You need to create a Google Developer Console Project (https://console.developers.google.com/) and enable GoogleDrive API, you will also need a Google Service Account (GSA) Configured.

Even you can use oauth to connect rclone to you google account, the integration with a Google Service Account provide a better, non-interactive process to link rclone with google.

Once the GSA is created, we generate a credential file (in json format), the content of this json file was embbed in the
rclone’s configuration file, in the variable called: service_account_credentials.

The rclone configuration file is a simple text file like this:

[gdrive_bkp]
type = drive
scope = drive
root_folder_id = 15wEtNwW6i6d4wWpKAu_QvCWpts_q_3-U
service_account_credentials = {  "type": "service_account",  "project_id": "your-project-id",  "private_key_id": "your private key id",  "private_key": " your private key",  "client_email": "your-service-account@backupserviceaccount-303115.iam.gserviceaccount.com",  "client_id": "your_client_id",  "auth_uri": "https://accounts.google.com/o/oauth2/auth",  "token_uri": "https://oauth2.googleapis.com/token",  "auth_provider_x509_cert_url": "https://www.googleapis.com/oauth2/v1/certs",  "client_x509_cert_url": "https://www.googleapis.com/robot/v1/metadata/x509/your-service-account%40backupserviceaccount-303115.iam.gserviceaccount.com"}

You will need to map a folder with this file as a volume to the rclone as we will show later.
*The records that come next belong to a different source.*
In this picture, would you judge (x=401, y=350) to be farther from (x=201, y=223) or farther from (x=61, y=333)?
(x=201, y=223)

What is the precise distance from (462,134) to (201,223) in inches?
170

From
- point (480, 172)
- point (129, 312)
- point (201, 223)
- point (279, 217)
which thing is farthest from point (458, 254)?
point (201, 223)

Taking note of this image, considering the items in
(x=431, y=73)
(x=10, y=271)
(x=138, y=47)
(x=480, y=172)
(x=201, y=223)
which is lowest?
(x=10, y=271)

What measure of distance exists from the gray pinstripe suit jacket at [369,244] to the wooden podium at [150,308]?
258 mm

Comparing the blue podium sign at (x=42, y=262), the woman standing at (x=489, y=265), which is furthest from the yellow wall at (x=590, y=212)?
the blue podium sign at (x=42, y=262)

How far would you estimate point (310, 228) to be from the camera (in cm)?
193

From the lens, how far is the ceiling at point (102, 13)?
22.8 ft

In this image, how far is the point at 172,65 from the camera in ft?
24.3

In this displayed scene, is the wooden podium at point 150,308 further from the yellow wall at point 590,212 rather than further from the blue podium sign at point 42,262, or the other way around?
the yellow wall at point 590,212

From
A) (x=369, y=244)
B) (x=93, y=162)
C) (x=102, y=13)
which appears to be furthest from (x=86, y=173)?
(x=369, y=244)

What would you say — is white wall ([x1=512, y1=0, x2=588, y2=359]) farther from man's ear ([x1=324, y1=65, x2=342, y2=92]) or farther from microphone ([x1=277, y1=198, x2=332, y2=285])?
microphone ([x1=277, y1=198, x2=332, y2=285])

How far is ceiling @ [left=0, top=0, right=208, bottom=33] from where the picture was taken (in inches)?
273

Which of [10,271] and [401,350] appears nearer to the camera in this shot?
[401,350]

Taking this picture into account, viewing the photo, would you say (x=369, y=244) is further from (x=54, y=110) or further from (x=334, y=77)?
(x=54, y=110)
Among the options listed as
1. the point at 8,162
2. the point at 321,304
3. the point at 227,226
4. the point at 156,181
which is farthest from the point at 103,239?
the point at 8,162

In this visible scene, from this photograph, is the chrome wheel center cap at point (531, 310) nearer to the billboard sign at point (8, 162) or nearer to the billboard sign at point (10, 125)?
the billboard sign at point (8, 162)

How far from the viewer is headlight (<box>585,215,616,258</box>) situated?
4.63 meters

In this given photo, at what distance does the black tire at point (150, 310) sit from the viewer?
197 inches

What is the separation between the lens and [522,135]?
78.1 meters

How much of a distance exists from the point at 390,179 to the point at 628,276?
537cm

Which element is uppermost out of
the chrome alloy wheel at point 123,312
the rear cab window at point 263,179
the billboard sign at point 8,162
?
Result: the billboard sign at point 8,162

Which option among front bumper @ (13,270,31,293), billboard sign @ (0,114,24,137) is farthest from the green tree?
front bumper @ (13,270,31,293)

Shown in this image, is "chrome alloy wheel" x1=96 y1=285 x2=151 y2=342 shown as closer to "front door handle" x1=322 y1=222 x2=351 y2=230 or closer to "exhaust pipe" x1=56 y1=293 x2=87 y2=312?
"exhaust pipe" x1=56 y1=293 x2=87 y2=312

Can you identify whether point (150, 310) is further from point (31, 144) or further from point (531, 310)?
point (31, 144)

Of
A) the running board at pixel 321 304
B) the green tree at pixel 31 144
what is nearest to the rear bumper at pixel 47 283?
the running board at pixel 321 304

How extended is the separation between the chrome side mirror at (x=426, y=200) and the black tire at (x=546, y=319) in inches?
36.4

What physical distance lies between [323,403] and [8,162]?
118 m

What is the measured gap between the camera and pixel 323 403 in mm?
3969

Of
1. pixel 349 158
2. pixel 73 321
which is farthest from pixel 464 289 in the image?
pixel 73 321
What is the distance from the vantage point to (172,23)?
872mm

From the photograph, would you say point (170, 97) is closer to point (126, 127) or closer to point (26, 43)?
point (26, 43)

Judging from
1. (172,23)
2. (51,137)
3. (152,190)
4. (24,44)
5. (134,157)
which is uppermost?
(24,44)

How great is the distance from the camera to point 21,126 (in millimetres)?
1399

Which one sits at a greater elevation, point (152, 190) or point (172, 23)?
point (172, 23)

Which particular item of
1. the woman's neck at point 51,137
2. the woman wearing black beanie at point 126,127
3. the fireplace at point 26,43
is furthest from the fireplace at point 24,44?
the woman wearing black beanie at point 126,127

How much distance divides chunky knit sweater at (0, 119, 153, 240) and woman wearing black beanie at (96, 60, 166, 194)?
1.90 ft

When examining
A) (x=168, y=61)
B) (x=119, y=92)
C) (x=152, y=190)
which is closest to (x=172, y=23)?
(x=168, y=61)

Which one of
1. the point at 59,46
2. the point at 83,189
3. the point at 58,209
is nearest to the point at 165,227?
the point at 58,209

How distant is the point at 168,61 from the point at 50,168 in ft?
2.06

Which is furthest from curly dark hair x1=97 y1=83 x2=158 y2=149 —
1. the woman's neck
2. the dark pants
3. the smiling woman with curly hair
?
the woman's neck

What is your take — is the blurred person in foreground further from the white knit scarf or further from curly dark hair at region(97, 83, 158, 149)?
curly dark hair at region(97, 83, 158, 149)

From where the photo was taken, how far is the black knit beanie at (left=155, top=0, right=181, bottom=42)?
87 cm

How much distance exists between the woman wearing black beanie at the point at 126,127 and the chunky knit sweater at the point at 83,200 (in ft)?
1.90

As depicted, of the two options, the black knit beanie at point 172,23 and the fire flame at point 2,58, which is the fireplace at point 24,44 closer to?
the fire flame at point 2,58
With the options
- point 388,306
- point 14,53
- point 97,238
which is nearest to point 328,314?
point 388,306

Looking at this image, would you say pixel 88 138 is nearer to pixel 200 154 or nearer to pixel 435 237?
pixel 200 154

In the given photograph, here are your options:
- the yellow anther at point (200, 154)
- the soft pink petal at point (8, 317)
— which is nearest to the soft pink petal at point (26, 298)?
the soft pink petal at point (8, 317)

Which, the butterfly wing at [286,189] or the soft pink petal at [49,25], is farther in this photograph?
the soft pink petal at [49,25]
Where are uploaded our files?

RClone will upload files to the Google Drive Space that belong to the GSA, and this is how you indicate the GSA in the rclone config file:

"client_email": "your-service-account@backupserviceaccount-303115.iam.gserviceaccount.com"

this has 2 issues:
1) it is not easy to access to the GSA’s Google Drive with the Browser
2) the GSA’s Google Drive space is limited

In oder to solve that, you may need a 2nd Google Account with more disk space in google drive . The idea here is to configure rclone to sync data in this a folder shared by the bigger account but accesing them trhought the GSA Account.

Why not use directly the account with more space with rclone and avoid the GSA?

Because the GSA Account allow us to access to their resources (like google drive) without entering a password/code manually. and the GSA is a secure method to access to our google cloud services.

Ok, once you have a folder created, the next step is to share that folder with the
GSA (you should share the folder with the GSA email address: your_gsa@backupserviceaccount-303115.iam.gserviceaccount.com)

Remember: the GSA should have Editor permission over the folder.

In order to use that shared folder in rclone, you will need the shared folder ID, if you click on the shared folder in your broswer, you will see the folder id as the last component of the url.

This folder Id is set in the rclone’s config file, in the root_folder_id variable, so rclone will use that folder as the root foder. You rclone config file should have a line like this one:

root_folder_id = your folder id

Exceuting RClone in Docker

#docker run --rm -it -v $(pwd)/config:/config -v $(pwd)/folder:/source -e SYNC_SRC="/source" -e SYNC_DEST="gdrive_bkp:/test" -e TZ="America/Argentina/Buenos_Aires" -e CRON="0 0 * * *" -e CRON_ABORT="0 6 * * *" -e FORCE_SYNC=1  bcardiff/rclone

the docker compose looks like this:

version: "3.4"

services:
  rclone:
    image: bcardiff/rclone
    container_name: ccloner
    restart: always
    volumes:
      - ./config:/config
      - ./folder:/source
    environment:      
      - SYNC_SRC=/source
      - SYNC_DEST=gdrive_bkp:/test
      - TZ=America/Argentina/Buenos_Aires
      - CRON=0 4 24 * *
      - CRON_ABORT=0 6 * * *
      - FORCE_SYNC=0

where ./config is the folder that contains the rclone config file and ./folder is the folder to sync, this folder is the same folder used in the backup docker container to save the backups generated.

Notice that we also configure cron here, ensure that rclone executes after the backups are generated.